_What the exercise asks_
From the article on Sutton 58 Associates LLC v. Pilevsky below, pull out the stretch from "When the dust" through "Court of Appeals.", copying it word for word.
*** Excerpt ***
Sutton 58 Associates LLC v. Pilevsky: Preemption You Cannot Take To The Bank(ruptcy)
Bankruptcy is a matter of federal law. Tortious interference with contract is a matter of state law. So where does that leave a tortious interference claim related to a bankruptcy petition? The New York Court of Appeals shed some light on that thorny issue just before Thanksgiving last week, giving law geeks a lot to be thankful for in a meaty decision stuffed with tons of juicy legal reasoning. The short answer: if a tort claim does not implicate a borrower, then it is probably not preempted.
The facts of Sutton 58 Associates LLC v. Pilevsky are the stuff of New York City real estate developer nightmares, and bankruptcy and real estate finance lawyer dreams. The gist of the matter is that the plaintiff was a lender with deep pockets who loaned more than $100M to a couple of related entities who were trying to develop a real estate project in Manhattan. Significantly, none of the borrowers were defendants in the action that led to the Court of Appeals decision.
As part of the loan agreements, the borrowers agreed to certain common terms restricting their ability to take on other debt, to acquire other assets, and to transfer any interest in themselves. The loan agreements also contained provisions obligating the borrowers to become, and remain, “single-asset real estate entities.” These provisions were put in place to ensure that, in the event of the borrower’s bankruptcy (foreshadowing…), the lender/creditor could take advantage of the Bankruptcy Code’s expedited treatment of filings made by such entities. One requirement of “single-asset real estate entities” is that they cannot own more than three residential units.
As you might have guessed, the borrowers couldn’t pay back the loan when it matured and defaulted. What followed was a strategic litigation dance between lender and borrowers that resulted in one of the borrowers filing for bankruptcy in order to prevent the lender from foreclosing on the property. Critically, before (foreshadowing…) filing for bankruptcy, defendants in the Court of Appeals action loaned one of the borrowers $50,000 in order to retain bankruptcy counsel, transferred three residential properties to one of the borrowers, and transferred an interest in the borrowers to an entity that they controlled.
All of this activity had two direct and indisputable consequences: the borrowers would lose their status as “single-asset real estate entities,” and they would be in breach of the various provisions that they had agreed to in the loan documents that obligated them to, among other things, not take on additional debt, not transfer interests in themselves to anyone else and, of course, remain single-asset real estate entities.
When the dust eventually settled on the bankruptcy proceedings, much later than it presumably would have had the borrowers retained their status as single-asset real estate entities, the property had depreciated and the lender fell significantly short of its investment. Seeking to recover some of its losses, the lender sued the third-parties who had facilitated the borrowers’ pre-filing moves that resulted in the loss of single-asset real estate entity status and related breaches of the loan agreement for tortiously interfering with the lending agreement.
The alleged tortfeasors then moved for summary judgment on the grounds that the lender’s claims were preempted by the Bankruptcy Code. The trial court denied summary judgment, the Appellate Division reversed, and onwards to the Court of Appeals.
*** End of Excerpt ***
*** Recorded information ***
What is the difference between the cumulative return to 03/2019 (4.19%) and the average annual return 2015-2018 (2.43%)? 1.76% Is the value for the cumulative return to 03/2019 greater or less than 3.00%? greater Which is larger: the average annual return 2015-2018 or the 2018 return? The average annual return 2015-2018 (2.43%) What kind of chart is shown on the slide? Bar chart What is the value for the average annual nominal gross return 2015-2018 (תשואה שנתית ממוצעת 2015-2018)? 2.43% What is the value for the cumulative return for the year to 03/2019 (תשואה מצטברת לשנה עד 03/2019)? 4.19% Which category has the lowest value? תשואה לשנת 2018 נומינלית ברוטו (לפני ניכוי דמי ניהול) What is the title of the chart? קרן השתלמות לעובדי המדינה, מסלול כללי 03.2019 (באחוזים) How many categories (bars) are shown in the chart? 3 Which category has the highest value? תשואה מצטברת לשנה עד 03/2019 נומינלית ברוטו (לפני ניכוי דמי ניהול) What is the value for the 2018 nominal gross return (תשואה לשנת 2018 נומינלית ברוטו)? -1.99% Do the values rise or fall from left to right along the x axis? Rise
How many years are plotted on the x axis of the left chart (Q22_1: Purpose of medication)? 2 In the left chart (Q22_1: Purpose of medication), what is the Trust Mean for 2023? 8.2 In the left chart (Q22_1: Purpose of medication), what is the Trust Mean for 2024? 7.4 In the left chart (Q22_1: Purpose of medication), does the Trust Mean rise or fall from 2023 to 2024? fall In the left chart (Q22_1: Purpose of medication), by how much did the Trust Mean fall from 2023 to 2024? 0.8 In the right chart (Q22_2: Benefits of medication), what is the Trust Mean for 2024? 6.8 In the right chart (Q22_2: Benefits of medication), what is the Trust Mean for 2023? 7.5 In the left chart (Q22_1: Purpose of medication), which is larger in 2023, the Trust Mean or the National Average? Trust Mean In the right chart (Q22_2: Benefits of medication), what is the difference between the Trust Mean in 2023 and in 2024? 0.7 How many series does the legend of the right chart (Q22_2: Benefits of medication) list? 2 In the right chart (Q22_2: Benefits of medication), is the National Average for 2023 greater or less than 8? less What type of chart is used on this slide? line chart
*** End of Recorded information ***
_Output below_
When the dust eventually settled on the bankruptcy proceedings, much later than it presumably would have had the borrowers retained their status as single-asset real estate entities, the property had depreciated and the lender fell significantly short of its investment. Seeking to recover some of its losses, the lender sued the third-parties who had facilitated the borrowers’ pre-filing moves that resulted in the loss of single-asset real estate entity status and related breaches of the loan agreement for tortiously interfering with the lending agreement.
The alleged tortfeasors then moved for summary judgment on the grounds that the lender’s claims were preempted by the Bankruptcy Code. The trial court denied summary judgment, the Appellate Division reversed, and onwards to the Court of Appeals.